AVS 57th International Symposium & Exhibition
    Applied Surface Science Tuesday Sessions
       Session AS-TuP

Paper AS-TuP19
Sputtering of Lunar Regolith Simulant by Singly and Multicharged Constituents of the Solar Wind

Tuesday, October 19, 2010, 6:00 pm, Room Southwest Exhibit Hall

Session: Applied Surface Science Poster Session
Presenter: F.W. Meyer, Oak Ridge National Laboratory
Authors: F.W. Meyer, Oak Ridge National Laboratory
P.R. Harris, Oak Ridge National Laboratory
H.M. Meyer III, Oak Ridge National Laboratory
N. Barghouty, Marshall Space Flight Center NASA
J.H. Adams, Jr., Marshall Space Flight Center NASA
Correspondent: Click to Email
We report preliminary results on sputtering of a lunar regolith simulant sample by H+, Ar+, Ar6+ and Ar9+ at solar wind-relevant energies. Such interactions are an important determinant of lunar exosphere composition, and may provide a possible pathway leading to the production of water on the moon.
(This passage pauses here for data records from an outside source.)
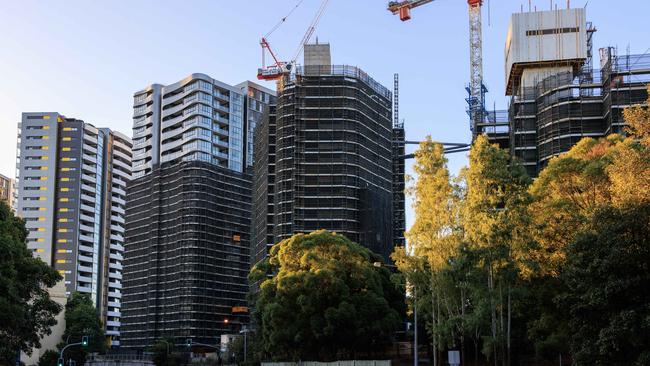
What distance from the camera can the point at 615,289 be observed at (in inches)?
1319

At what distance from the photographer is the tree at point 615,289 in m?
32.8

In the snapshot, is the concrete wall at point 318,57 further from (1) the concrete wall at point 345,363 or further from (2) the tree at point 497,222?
(2) the tree at point 497,222

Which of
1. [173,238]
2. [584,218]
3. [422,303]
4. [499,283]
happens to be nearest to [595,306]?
[584,218]

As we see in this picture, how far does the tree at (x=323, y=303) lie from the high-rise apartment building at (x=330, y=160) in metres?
38.0

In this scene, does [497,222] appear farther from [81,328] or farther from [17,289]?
[81,328]

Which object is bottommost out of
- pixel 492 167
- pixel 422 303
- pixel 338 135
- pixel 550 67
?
pixel 422 303

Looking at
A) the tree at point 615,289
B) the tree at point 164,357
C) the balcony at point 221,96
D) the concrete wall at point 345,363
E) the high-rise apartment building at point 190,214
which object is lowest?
the tree at point 164,357

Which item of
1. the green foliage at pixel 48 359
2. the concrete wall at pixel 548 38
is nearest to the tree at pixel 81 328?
the green foliage at pixel 48 359

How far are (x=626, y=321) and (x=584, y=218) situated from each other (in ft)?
40.2

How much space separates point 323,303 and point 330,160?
49136mm

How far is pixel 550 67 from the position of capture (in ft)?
399

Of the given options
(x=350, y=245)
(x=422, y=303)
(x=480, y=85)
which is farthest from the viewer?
(x=480, y=85)

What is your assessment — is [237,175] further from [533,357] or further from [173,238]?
[533,357]

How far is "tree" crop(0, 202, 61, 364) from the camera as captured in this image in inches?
2000
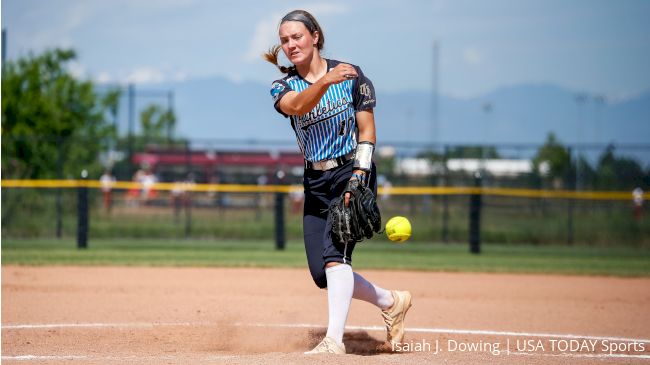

The presence of lunar water was recently confirmed by a number of orbiting lunar missions. The ions are generated using an electron cyclotron resonance (ECR) ion source at source potentials between 10-15kV. After being extracted, transported, and decelerated, the ions are normally incident on a pressed lunar regolith simulant sample that is situated within a floating UHV scattering chamber. The relative bias between the ECR source and the surface end station was adjusted to produce a constant impact energy of 0.375keV/amu for each of the 4 ion beams investigated. To simulate the effect of the dominant proton component, which constitutes >90% of the solar wind, the lunar regolith simulant sample was prepared by exposure to a proton beam up to total fluences of ~2x1018 H+/cm2 prior to each of the Ar beam sputtering runs. Both transient and steady state conditions of sputtered species were monitored by a quadrupole mass spectrometer situated within the UHV scattering chamber. SEM and XPS analyses of the JSC-1A AGGL simulant were performed to monitor possible changes in surface morphology and composition during the pressing of the loose powder into the sample holder.